=== Instructions for the task ===
Could you give the data below again, exactly and completely?

=== Information given ===

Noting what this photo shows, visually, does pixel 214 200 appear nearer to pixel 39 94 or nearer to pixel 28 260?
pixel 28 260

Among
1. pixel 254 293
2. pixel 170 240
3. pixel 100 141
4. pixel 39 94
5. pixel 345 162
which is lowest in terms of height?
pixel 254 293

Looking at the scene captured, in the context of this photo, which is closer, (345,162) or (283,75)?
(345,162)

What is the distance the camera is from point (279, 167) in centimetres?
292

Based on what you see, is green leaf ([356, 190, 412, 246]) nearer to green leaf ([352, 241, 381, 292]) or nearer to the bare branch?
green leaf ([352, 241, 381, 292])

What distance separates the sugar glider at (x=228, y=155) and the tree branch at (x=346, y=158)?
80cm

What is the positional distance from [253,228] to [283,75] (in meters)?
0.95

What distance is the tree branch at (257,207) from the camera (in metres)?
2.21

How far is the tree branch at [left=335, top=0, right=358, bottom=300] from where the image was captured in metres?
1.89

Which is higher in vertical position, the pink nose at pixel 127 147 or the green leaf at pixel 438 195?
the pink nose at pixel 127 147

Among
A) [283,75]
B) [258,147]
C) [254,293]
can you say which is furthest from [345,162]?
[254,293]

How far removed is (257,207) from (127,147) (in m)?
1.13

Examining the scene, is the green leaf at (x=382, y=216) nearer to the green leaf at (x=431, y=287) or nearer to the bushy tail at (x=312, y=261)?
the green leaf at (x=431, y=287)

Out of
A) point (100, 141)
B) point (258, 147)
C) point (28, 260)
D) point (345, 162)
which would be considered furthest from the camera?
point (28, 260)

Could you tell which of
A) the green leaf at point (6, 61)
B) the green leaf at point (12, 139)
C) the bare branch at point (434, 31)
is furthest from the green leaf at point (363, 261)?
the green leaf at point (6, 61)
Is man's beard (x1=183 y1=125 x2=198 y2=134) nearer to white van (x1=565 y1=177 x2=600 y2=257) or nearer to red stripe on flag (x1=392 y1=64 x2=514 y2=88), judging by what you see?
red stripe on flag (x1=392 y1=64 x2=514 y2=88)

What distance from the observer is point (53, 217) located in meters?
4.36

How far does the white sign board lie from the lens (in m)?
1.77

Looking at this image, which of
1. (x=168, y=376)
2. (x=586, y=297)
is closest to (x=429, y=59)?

=== Worked solution ===
Noting what this photo shows, visually, does pixel 214 200 appear nearer to pixel 39 94 or nearer to pixel 28 260?
pixel 28 260

Among
1. pixel 254 293
2. pixel 170 240
3. pixel 100 141
4. pixel 39 94
5. pixel 345 162
which is lowest in terms of height?
pixel 254 293

Looking at the scene captured, in the context of this photo, which is closer, (345,162) or (283,75)?
(345,162)

What is the distance the camera is from point (279, 167) in centimetres?
292

Based on what you see, is green leaf ([356, 190, 412, 246]) nearer to green leaf ([352, 241, 381, 292]) or nearer to the bare branch?
green leaf ([352, 241, 381, 292])

What distance separates the sugar glider at (x=228, y=155) and the tree branch at (x=346, y=158)?
80cm

What is the positional distance from [253,228] to [283,75] (in meters)?
0.95

What distance is the tree branch at (257,207) from the camera (in metres)?
2.21

How far is the tree branch at [left=335, top=0, right=358, bottom=300] from where the image was captured in metres?
1.89

Which is higher in vertical position, the pink nose at pixel 127 147 or the green leaf at pixel 438 195?
the pink nose at pixel 127 147

Among
A) [283,75]
B) [258,147]
C) [254,293]
can you say which is furthest from [345,162]?
[254,293]

How far removed is (257,207) from (127,147) (in m)?
1.13

Examining the scene, is the green leaf at (x=382, y=216) nearer to the green leaf at (x=431, y=287) or nearer to the bushy tail at (x=312, y=261)?
the green leaf at (x=431, y=287)

Out of
A) point (100, 141)
B) point (258, 147)
C) point (28, 260)
D) point (345, 162)
which would be considered furthest from the camera?
point (28, 260)

Could you tell which of
A) the green leaf at point (6, 61)
B) the green leaf at point (12, 139)
C) the bare branch at point (434, 31)
is furthest from the green leaf at point (363, 261)?
the green leaf at point (6, 61)
Is man's beard (x1=183 y1=125 x2=198 y2=134) nearer to white van (x1=565 y1=177 x2=600 y2=257) or nearer to red stripe on flag (x1=392 y1=64 x2=514 y2=88), judging by what you see?
red stripe on flag (x1=392 y1=64 x2=514 y2=88)

What distance from the observer is point (53, 217) located in meters?
4.36

How far does the white sign board lie from the lens (in m)?
1.77

Looking at this image, which of
1. (x=168, y=376)
2. (x=586, y=297)
is closest to (x=429, y=59)?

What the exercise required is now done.